▶ **DIRECTIONS FOR THIS TASK**
In the text on boundaries and art journalling, what happens when people back down on boundaries they have explicitly set?

▶ **TEXT**
┄┄┄┄┄┄┄┄┄┄
Boundaries – Lessons from Art Journalling

Recently I had the privilege of hosting a group of women in a therapeutic art journalling class. This session’s focus was on our boundaries, what they are, what affects them, and how we can strengthen them. Through some visualisation meditative practices, we took a look at our boundary, how it currently looked and the learnings or challenges that we collectively were facing. Participants wrote about there boundaries, drew representations of what was occurring for them currently and used symbols to cement and finalise the work they had completed.

What arose from the session

We talked about our boundaries and the issues that we had all been facing. Collectively we all found some similar themes occurring. When we set boundaries there are times that others push against our boundary, like it is being tested, just to see how firm we are being. This at times has us feeling like we should cave on our boundaries, because we are empathic and have compassion for others, or we think others need us to show up and be there for them in certain ways. When we back down on the boundaries, that we explicitly set, because we know it is something we need; we diminish our light, and we essentially give our power away. We found that setting boundaries was sometimes a struggle because our people pleasing tendencies came into play and we were challenged with our own sense of self-worth. We worry that if we set a clear boundary we wouldn’t be liked, and we as women were expected to be nice, kind and pleasing. This then had a knock on effect that effected our self-esteem, and confidence, not getting our needs met and has us give away our power piece by piece.  Sometimes strong women can be seen as: too much, difficult, entitled or demanding. This type of thinking has us be wishy washy, and not setting expectations and boundaries, due to worry of others not respecting and or liking us. We humans have a fundamental need to be liked and loved. It is part of our make-up. However, the right people for us will love, like and respect us, we are worthy of that.

Through our art journalling practices we learnt what emotion or emotions were affecting our ability to hold a strong boundary. We learnt about what we valued as an individual and how we can tell when someone is breaching our boundary and  what is important to us.  When we are wishy washy, not firm or clear on our boundaries, we ourselves feel confused, and this then has those we love around us not sure were we sit, and this they themselves may struggle, to understand us and the issues that are important to us. Being clear on our boundaries sometimes mean we have to let go of others expectations so we can feel safe in our own space. Having a strong clear boundary is important, because our boundary is only meant for us, it is our own little space where we can be, breathe and process our world. We need this for our well-being, without others connections, thoughts, beliefs and emotions. This is meant to be our safe space where we can be free to be completely us. In all our human glory.
┄┄┄┄┄┄┄┄┄┄
▶ **SUPPLIED DATA**
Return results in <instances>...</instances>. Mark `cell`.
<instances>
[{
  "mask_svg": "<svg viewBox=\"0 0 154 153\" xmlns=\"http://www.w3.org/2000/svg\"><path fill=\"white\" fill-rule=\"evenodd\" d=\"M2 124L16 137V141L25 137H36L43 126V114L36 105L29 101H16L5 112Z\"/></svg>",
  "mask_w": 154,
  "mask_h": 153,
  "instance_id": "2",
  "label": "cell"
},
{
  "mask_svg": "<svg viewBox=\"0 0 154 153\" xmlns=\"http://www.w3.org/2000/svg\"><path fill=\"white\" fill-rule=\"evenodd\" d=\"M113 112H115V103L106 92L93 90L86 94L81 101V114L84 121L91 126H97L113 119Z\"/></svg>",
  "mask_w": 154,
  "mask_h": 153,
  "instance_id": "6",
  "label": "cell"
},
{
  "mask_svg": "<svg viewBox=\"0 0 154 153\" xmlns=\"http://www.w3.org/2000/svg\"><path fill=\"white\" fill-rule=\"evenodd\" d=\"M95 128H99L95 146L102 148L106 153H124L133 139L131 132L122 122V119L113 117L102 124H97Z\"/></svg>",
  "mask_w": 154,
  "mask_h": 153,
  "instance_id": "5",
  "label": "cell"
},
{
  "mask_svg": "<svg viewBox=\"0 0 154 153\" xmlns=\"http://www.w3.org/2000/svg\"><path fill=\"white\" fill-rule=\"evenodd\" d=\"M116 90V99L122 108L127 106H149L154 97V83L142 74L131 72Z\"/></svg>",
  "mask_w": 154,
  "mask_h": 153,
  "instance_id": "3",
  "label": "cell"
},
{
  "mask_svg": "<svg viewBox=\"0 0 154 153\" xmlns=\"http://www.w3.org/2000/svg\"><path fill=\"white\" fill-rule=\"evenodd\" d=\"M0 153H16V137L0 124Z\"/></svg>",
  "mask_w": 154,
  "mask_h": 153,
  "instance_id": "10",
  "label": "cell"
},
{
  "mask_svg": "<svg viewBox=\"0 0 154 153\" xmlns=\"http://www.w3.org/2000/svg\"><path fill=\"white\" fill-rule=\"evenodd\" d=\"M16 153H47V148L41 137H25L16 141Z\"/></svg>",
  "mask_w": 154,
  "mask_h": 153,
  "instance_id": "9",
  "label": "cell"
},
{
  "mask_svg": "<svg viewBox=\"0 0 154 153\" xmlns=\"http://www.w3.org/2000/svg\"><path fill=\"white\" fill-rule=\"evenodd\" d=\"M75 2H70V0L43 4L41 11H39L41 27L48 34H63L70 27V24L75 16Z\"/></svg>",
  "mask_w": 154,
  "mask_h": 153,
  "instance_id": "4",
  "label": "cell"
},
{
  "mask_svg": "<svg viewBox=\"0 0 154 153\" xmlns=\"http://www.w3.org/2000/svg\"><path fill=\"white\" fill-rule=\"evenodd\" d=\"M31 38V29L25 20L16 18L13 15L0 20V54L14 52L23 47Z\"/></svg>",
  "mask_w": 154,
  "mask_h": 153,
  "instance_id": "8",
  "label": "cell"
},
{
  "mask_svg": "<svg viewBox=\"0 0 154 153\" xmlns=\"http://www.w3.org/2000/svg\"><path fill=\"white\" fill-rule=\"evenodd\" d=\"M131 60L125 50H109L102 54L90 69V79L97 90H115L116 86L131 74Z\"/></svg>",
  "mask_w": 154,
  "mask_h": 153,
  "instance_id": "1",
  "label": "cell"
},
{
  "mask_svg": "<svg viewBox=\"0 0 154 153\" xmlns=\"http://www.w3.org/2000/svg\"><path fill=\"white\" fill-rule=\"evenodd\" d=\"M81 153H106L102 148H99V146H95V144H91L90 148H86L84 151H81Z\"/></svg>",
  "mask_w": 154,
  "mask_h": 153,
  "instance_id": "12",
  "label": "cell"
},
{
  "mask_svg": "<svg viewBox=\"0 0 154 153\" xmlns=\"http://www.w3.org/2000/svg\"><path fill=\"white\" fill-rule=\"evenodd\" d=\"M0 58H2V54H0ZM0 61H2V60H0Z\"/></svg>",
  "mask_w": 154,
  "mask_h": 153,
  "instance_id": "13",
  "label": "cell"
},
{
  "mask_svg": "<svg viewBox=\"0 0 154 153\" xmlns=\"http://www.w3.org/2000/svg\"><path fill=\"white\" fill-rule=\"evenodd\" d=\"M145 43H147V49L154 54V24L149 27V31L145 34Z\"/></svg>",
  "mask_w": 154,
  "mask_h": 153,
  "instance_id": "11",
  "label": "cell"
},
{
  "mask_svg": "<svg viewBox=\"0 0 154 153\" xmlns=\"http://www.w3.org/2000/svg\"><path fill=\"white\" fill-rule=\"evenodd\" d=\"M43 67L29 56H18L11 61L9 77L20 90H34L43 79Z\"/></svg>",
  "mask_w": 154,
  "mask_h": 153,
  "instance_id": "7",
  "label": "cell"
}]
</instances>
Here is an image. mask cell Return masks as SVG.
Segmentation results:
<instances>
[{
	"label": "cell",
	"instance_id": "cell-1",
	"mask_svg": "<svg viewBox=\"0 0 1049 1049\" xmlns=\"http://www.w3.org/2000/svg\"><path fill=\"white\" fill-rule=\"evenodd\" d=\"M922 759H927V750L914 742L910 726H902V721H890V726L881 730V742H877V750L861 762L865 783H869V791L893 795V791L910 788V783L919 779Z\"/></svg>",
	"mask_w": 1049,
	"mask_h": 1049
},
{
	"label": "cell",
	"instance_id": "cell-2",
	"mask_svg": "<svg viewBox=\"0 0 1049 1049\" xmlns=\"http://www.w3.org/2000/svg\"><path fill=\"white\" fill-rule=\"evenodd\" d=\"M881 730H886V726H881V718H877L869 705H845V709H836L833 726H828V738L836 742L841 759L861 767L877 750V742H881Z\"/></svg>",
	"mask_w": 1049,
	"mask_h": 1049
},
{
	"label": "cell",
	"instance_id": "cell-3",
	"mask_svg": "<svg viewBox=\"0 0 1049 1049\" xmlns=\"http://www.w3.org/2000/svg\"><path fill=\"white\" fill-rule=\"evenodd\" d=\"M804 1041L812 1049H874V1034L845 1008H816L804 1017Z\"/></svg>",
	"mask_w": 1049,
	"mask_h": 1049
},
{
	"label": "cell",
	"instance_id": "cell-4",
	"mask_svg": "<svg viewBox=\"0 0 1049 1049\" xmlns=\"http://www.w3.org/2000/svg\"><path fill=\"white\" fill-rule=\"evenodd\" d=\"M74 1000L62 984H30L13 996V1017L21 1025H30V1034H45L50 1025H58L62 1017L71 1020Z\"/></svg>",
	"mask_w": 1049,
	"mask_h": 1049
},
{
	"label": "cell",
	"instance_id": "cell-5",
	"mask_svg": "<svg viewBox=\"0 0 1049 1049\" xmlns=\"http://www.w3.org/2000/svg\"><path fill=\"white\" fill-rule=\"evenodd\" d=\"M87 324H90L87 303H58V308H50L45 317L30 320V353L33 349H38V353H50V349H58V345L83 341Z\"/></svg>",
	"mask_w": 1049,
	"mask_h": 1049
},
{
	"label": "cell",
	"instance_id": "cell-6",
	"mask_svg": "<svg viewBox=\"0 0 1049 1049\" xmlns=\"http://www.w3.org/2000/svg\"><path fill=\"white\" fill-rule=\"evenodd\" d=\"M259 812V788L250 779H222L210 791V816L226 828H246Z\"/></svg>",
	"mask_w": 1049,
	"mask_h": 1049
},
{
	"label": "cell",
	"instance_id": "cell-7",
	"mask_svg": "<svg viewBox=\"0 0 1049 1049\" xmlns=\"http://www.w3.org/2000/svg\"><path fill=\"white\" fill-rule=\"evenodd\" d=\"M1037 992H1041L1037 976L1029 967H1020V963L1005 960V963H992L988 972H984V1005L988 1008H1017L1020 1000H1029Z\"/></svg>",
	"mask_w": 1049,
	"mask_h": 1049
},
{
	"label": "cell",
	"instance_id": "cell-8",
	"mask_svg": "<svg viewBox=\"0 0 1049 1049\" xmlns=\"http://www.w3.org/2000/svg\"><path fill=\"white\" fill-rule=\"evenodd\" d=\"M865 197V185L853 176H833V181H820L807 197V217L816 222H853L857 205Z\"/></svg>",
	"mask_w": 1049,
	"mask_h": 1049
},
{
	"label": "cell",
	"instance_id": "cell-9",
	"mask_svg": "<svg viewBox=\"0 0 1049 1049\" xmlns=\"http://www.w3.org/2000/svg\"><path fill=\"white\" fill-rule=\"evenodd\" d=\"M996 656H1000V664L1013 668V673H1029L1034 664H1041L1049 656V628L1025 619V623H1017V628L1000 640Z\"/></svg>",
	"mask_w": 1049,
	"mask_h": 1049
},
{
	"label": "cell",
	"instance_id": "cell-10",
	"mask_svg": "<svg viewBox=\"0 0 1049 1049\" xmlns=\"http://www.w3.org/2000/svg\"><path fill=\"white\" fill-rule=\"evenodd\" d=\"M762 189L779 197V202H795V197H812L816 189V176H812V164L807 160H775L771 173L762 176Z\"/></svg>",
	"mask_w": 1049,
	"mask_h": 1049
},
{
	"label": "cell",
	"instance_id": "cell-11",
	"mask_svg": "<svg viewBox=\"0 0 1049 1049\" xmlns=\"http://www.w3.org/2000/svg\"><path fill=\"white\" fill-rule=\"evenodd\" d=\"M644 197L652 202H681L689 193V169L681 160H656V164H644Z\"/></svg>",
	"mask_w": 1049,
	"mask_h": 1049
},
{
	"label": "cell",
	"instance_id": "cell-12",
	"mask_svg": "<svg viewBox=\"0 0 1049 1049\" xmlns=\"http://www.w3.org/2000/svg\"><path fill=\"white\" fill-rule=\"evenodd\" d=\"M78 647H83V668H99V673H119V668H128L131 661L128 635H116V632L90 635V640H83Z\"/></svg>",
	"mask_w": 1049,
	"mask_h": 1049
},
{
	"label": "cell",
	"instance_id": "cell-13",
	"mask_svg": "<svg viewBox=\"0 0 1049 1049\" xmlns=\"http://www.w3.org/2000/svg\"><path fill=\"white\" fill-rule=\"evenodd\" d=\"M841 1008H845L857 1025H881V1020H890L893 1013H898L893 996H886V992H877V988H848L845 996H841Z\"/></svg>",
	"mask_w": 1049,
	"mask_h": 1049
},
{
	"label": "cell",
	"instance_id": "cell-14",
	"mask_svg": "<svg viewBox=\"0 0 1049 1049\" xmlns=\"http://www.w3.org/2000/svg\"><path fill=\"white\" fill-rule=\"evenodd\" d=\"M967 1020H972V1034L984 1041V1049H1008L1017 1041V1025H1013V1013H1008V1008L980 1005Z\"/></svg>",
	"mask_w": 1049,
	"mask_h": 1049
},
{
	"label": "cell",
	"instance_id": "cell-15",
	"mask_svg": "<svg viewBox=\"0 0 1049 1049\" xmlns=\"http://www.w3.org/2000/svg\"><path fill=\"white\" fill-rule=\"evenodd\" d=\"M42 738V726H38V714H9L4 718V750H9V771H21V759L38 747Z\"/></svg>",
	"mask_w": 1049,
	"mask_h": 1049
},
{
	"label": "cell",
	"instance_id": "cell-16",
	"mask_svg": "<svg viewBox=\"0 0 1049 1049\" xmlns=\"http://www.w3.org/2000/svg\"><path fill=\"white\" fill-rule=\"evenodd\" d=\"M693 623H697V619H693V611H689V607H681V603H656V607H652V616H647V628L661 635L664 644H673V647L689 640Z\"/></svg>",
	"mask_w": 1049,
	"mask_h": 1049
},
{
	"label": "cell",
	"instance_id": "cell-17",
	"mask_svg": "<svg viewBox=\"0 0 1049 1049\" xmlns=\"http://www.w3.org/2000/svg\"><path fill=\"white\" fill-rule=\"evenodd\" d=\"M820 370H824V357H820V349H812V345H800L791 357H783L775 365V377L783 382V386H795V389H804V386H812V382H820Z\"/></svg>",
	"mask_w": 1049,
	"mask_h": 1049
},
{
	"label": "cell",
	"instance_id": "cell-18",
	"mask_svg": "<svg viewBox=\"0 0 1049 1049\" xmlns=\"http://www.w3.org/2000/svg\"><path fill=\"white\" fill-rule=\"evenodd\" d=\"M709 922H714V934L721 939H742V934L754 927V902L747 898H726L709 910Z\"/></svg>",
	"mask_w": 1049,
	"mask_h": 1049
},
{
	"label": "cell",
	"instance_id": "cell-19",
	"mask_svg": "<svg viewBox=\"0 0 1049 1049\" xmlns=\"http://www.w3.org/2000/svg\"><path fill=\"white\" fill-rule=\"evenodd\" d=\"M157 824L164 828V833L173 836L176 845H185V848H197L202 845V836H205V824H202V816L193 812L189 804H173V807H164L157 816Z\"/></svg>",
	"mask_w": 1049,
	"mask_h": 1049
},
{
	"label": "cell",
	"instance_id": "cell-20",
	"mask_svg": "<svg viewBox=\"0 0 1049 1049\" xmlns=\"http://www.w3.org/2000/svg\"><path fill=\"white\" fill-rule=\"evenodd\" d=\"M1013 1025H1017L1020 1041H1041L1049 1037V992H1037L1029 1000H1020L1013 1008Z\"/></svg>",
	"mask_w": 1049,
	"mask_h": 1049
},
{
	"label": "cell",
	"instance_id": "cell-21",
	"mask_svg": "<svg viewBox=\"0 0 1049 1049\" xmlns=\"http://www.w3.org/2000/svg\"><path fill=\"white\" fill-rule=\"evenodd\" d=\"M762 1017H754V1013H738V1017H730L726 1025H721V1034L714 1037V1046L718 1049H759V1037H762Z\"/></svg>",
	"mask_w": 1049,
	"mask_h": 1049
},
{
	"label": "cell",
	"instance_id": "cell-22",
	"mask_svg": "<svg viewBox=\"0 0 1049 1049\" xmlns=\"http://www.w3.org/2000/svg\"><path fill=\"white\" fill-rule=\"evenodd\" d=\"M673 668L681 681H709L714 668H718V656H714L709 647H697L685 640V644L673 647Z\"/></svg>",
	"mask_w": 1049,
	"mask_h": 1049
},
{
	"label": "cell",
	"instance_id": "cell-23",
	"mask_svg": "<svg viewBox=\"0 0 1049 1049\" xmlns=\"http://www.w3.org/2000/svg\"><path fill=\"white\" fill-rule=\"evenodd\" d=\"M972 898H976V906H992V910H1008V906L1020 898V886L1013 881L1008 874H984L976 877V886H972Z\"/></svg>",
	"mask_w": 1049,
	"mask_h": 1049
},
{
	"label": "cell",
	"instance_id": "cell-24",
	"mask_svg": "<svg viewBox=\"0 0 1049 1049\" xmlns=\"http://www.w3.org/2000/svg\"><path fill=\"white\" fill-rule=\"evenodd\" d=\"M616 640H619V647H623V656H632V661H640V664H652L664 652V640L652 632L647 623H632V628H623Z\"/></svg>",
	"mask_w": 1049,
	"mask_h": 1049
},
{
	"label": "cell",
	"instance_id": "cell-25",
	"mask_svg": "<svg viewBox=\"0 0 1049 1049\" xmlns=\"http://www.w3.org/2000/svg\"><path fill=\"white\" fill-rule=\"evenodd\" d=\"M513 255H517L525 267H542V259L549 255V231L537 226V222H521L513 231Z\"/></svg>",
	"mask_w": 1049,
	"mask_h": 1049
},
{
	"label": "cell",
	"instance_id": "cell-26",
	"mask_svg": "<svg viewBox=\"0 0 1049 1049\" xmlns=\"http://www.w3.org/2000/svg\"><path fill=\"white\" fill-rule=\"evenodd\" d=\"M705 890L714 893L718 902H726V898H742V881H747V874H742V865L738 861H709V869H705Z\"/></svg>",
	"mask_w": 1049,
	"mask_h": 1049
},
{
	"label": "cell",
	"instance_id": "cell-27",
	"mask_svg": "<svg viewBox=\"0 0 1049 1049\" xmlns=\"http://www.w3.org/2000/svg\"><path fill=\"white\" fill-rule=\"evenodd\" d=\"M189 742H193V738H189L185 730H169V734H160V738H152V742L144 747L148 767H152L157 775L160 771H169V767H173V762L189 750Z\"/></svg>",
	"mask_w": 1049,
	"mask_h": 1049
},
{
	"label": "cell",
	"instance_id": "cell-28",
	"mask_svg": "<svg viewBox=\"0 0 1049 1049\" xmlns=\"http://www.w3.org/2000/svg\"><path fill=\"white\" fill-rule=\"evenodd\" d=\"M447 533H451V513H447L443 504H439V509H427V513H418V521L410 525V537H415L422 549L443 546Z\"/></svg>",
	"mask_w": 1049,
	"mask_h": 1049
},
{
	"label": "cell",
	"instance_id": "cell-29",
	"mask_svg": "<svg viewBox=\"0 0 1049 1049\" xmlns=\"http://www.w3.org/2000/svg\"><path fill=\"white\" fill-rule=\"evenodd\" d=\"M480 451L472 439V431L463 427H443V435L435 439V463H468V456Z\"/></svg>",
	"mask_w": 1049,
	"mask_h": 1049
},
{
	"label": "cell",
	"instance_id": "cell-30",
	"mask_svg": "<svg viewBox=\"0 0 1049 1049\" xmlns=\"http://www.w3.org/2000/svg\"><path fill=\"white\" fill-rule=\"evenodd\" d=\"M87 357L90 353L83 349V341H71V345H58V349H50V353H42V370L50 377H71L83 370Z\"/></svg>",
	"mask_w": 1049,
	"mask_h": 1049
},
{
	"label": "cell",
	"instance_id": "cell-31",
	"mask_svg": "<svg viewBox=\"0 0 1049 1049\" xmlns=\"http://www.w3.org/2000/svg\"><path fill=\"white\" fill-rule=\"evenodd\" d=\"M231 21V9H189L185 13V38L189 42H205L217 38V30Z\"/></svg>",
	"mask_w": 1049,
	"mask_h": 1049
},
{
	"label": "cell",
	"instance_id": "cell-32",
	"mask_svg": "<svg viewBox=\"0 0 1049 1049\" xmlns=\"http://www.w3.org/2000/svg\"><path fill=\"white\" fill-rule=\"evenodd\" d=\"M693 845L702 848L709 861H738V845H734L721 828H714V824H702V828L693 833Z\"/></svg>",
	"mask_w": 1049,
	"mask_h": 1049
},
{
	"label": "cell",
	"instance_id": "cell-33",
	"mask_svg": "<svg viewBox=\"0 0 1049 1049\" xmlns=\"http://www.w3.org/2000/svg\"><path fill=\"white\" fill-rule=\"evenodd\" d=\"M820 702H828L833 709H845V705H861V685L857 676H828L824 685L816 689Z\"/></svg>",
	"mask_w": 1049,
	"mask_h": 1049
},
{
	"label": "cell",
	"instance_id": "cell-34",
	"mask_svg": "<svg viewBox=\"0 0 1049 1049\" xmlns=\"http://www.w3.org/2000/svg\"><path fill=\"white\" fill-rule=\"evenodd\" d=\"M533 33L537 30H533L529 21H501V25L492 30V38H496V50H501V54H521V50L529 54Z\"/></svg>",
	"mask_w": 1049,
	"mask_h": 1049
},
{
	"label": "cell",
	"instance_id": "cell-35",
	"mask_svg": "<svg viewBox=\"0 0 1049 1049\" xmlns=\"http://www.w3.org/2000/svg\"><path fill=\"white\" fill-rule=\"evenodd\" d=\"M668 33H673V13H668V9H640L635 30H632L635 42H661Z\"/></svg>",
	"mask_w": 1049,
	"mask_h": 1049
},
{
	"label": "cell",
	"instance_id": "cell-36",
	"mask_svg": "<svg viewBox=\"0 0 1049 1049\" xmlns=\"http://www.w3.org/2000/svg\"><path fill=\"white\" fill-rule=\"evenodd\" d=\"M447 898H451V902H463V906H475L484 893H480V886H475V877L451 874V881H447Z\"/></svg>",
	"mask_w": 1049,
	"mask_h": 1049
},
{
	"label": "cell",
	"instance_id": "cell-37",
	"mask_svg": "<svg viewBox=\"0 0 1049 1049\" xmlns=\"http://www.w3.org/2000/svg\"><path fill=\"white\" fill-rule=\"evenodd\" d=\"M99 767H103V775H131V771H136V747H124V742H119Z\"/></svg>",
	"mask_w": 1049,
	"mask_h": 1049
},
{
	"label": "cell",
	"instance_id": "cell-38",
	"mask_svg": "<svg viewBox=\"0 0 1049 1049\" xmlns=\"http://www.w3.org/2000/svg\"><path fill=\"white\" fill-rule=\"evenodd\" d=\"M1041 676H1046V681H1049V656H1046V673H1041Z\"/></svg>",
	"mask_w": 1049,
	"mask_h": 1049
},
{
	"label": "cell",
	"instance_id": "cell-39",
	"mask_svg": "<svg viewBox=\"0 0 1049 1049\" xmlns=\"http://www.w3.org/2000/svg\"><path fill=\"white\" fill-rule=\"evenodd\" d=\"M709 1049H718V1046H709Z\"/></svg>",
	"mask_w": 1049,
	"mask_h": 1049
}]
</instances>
┄┄┄┄┄┄┄┄┄┄
▶ **EXERCISE OUTPUT**
They diminish their light and essentially give their power away.